### BRIEF
Reproduce every record below exactly as written, but leave out any pictures.

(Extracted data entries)
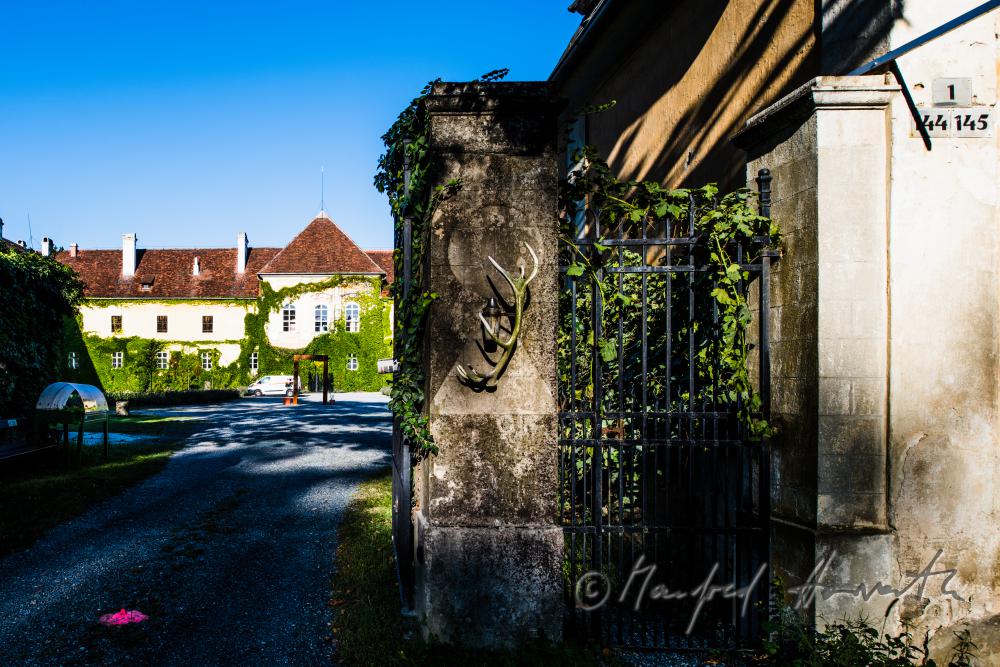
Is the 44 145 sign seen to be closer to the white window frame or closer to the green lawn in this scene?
the green lawn

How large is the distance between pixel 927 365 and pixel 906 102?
5.01 ft

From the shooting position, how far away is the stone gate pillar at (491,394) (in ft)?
12.7

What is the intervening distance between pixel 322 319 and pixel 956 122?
39.0 meters

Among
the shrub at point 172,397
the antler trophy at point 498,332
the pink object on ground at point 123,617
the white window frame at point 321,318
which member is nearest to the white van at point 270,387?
the shrub at point 172,397

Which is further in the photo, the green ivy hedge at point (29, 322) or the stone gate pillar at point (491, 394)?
the green ivy hedge at point (29, 322)

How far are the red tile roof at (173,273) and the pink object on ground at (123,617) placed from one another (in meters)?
39.4

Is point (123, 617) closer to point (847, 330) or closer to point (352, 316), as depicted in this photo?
point (847, 330)

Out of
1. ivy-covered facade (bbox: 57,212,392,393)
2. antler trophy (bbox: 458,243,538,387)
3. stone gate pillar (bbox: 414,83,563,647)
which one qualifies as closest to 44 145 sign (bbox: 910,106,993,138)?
stone gate pillar (bbox: 414,83,563,647)

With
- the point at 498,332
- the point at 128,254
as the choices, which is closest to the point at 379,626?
the point at 498,332

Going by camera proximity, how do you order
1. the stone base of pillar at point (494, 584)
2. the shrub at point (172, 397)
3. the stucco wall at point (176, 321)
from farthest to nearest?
the stucco wall at point (176, 321), the shrub at point (172, 397), the stone base of pillar at point (494, 584)

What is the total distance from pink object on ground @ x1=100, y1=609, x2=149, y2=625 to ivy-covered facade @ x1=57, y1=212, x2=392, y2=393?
116 ft

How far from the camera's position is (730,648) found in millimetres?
4059

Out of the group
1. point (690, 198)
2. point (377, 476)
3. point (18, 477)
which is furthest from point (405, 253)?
point (18, 477)

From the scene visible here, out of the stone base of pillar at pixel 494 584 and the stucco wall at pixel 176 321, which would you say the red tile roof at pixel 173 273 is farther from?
the stone base of pillar at pixel 494 584
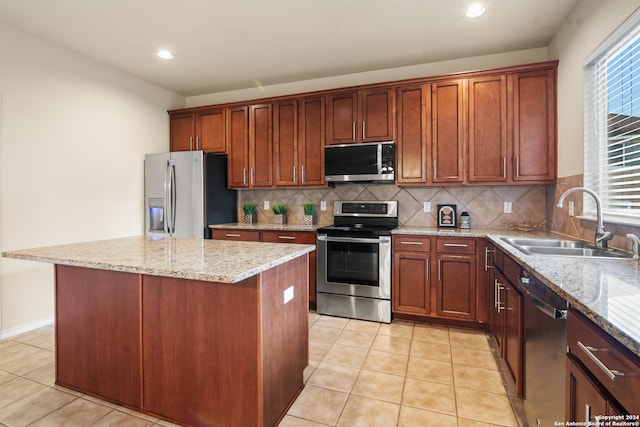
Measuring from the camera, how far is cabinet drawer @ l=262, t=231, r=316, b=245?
3.43 m

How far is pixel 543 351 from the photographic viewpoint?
1.34 m

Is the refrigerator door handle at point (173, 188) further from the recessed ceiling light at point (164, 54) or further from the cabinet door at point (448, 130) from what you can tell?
the cabinet door at point (448, 130)

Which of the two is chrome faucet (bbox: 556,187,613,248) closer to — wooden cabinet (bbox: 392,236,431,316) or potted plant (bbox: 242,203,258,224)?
wooden cabinet (bbox: 392,236,431,316)

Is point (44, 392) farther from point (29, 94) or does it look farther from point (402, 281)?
point (402, 281)

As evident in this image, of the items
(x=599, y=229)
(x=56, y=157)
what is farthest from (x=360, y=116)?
(x=56, y=157)

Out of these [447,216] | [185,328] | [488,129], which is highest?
[488,129]

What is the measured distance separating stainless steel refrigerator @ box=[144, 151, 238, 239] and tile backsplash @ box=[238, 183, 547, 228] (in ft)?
2.11

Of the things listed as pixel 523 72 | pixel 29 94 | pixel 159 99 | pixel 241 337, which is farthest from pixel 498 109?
pixel 29 94

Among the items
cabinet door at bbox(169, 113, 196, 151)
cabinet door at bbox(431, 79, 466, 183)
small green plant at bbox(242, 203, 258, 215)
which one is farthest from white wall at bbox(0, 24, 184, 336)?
cabinet door at bbox(431, 79, 466, 183)

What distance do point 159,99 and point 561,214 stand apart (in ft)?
15.7

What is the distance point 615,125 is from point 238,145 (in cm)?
357

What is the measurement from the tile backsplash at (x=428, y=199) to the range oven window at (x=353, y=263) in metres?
0.75

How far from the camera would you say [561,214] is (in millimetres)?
2740

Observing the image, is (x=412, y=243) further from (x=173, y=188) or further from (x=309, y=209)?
(x=173, y=188)
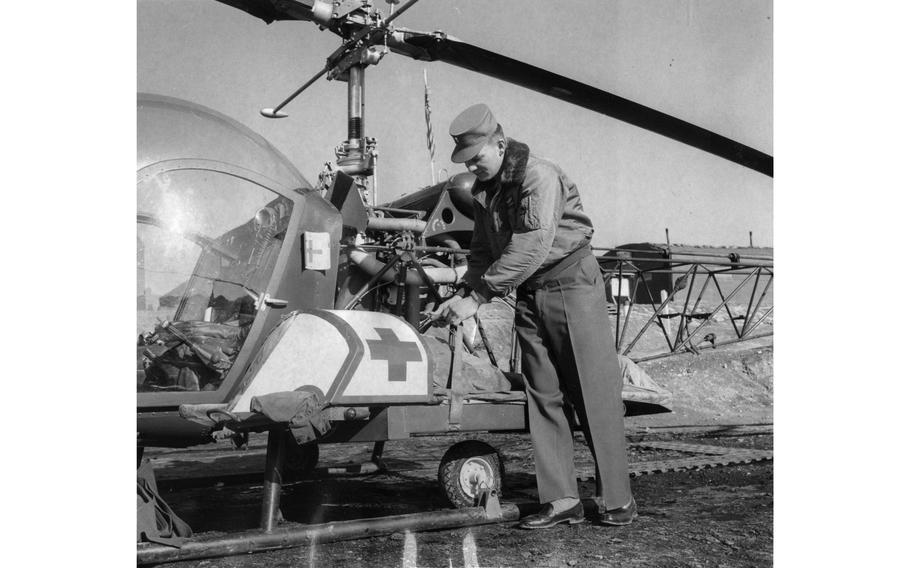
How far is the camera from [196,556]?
10.7 feet

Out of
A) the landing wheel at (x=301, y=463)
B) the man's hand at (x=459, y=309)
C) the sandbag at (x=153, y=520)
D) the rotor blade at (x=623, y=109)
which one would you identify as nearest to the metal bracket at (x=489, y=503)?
the man's hand at (x=459, y=309)

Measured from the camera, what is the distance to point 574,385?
165 inches

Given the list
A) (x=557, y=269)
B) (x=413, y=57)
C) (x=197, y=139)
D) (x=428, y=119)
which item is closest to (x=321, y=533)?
(x=557, y=269)

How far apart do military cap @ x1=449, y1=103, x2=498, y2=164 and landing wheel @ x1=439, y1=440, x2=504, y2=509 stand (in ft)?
5.21

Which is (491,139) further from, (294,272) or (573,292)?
(294,272)

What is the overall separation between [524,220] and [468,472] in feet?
4.68

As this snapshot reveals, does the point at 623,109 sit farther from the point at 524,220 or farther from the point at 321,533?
the point at 321,533

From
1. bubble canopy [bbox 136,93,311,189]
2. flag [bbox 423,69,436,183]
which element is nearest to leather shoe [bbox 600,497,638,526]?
bubble canopy [bbox 136,93,311,189]

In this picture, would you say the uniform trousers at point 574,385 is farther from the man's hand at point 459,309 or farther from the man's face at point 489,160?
the man's face at point 489,160
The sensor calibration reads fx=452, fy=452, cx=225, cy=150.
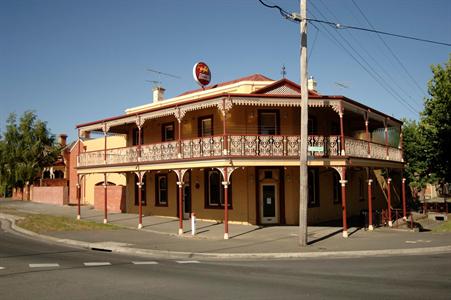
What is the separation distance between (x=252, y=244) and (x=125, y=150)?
37.3 feet

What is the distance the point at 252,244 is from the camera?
16.6 m

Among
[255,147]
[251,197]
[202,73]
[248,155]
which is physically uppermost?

### RESULT
Is the 44 145 sign seen to be closer to the white window frame or closer to the green lawn in this scene?
the green lawn

How large is the distance between pixel 927 365 and pixel 906 102?
5.01 ft

From the shooting position, how far away is the stone gate pillar at (491,394) (in ft)?
12.7

What is the intervening distance between pixel 322 319 and pixel 956 122?
39.0 meters

Among
the shrub at point 172,397
the antler trophy at point 498,332
the pink object on ground at point 123,617
the white window frame at point 321,318
which member is nearest to the white van at point 270,387?
the shrub at point 172,397

Which is further in the photo, the green ivy hedge at point (29, 322) or the stone gate pillar at point (491, 394)?
the green ivy hedge at point (29, 322)

How far are the red tile roof at (173,273) and the pink object on ground at (123,617) placed from one another (in meters)?
39.4

Is point (123, 617) closer to point (847, 330) or closer to point (352, 316), as depicted in this photo?
point (847, 330)

Out of
1. ivy-covered facade (bbox: 57,212,392,393)
2. antler trophy (bbox: 458,243,538,387)
3. stone gate pillar (bbox: 414,83,563,647)
which one qualifies as closest to 44 145 sign (bbox: 910,106,993,138)?
stone gate pillar (bbox: 414,83,563,647)

With
- the point at 498,332
- the point at 128,254
as the choices, which is closest to the point at 379,626?
the point at 498,332

Going by camera proximity, how do you order
1. the stone base of pillar at point (494, 584)
2. the shrub at point (172, 397)
3. the stucco wall at point (176, 321)
from farthest to nearest?
the stucco wall at point (176, 321), the shrub at point (172, 397), the stone base of pillar at point (494, 584)

What is the total distance from pink object on ground @ x1=100, y1=609, x2=149, y2=625 to ivy-covered facade @ x1=57, y1=212, x2=392, y2=393?
116 ft

How far from the camera's position is (730,648) found in millimetres?
4059

Out of the group
1. point (690, 198)
2. point (377, 476)
3. point (18, 477)
which is furthest from point (405, 253)?
point (18, 477)

From the scene visible here, out of the stone base of pillar at pixel 494 584 and the stucco wall at pixel 176 321, which would you say the red tile roof at pixel 173 273 is farther from?
the stone base of pillar at pixel 494 584
Measuring from the camera, how far is cabinet drawer @ l=262, t=231, r=316, b=245?
3.43 m

How far is pixel 543 351 from the photographic viewpoint?
1.34 m

Is the refrigerator door handle at point (173, 188) further from the recessed ceiling light at point (164, 54) or further from the cabinet door at point (448, 130) from what you can tell?
the cabinet door at point (448, 130)

Which of the two is chrome faucet (bbox: 556,187,613,248) closer to — wooden cabinet (bbox: 392,236,431,316) or potted plant (bbox: 242,203,258,224)?
wooden cabinet (bbox: 392,236,431,316)

Is point (44, 392) farther from point (29, 94) or does it look farther from point (402, 281)?
point (402, 281)

As evident in this image, of the items
(x=599, y=229)
(x=56, y=157)
what is farthest from (x=360, y=116)?
(x=56, y=157)

Out of these [447,216] | [185,328] | [488,129], which is highest?
[488,129]

What is the measured distance separating stainless steel refrigerator @ box=[144, 151, 238, 239] and tile backsplash @ box=[238, 183, 547, 228] (in ft)?
2.11

Of the things listed as pixel 523 72 | pixel 29 94 | pixel 159 99 | pixel 241 337, which is farthest from pixel 498 109?
pixel 29 94

Among the items
cabinet door at bbox(169, 113, 196, 151)
cabinet door at bbox(431, 79, 466, 183)
small green plant at bbox(242, 203, 258, 215)
which one is farthest from white wall at bbox(0, 24, 184, 336)?
cabinet door at bbox(431, 79, 466, 183)

What distance do point 159,99 and point 561,214 stand apart (in ft)?
15.7

What is the distance point 615,125 is from point 238,145 (in cm)?
357

What is the measurement from the tile backsplash at (x=428, y=199) to the range oven window at (x=353, y=263) in metres?
0.75

How far from the camera would you say [561,214] is (in millimetres)?
2740

Observing the image, is (x=412, y=243) further from (x=173, y=188) or further from (x=309, y=209)?
(x=173, y=188)
How far is the camera from [196,556]?
10.7 feet

Out of
A) the landing wheel at (x=301, y=463)
B) the man's hand at (x=459, y=309)
C) the sandbag at (x=153, y=520)
D) the rotor blade at (x=623, y=109)
which one would you identify as nearest to the metal bracket at (x=489, y=503)?
the man's hand at (x=459, y=309)

Measured from the camera, what is the distance to point 574,385?
165 inches

Given the list
A) (x=557, y=269)
B) (x=413, y=57)
C) (x=197, y=139)
D) (x=428, y=119)
which item is closest to (x=321, y=533)?
(x=557, y=269)

How far apart do military cap @ x1=449, y1=103, x2=498, y2=164 and landing wheel @ x1=439, y1=440, x2=504, y2=509 stand (in ft)?
5.21

Which is (491,139) further from, (294,272) or (573,292)?
(294,272)

What is the overall separation between [524,220] and [468,472] in feet?
4.68

As this snapshot reveals, does the point at 623,109 sit farther from the point at 524,220 or farther from the point at 321,533?
the point at 321,533

From
1. bubble canopy [bbox 136,93,311,189]
2. flag [bbox 423,69,436,183]
which element is nearest to leather shoe [bbox 600,497,638,526]?
bubble canopy [bbox 136,93,311,189]

In this picture, would you say the uniform trousers at point 574,385 is farther from the man's hand at point 459,309 or farther from the man's face at point 489,160?
the man's face at point 489,160
The sensor calibration reads fx=452, fy=452, cx=225, cy=150.
What is the separation distance between (x=252, y=244) and (x=125, y=150)?
37.3 feet

What is the distance the point at 252,244 is from the camera?
16.6 m

Among
[255,147]
[251,197]
[202,73]
[248,155]
which is physically uppermost?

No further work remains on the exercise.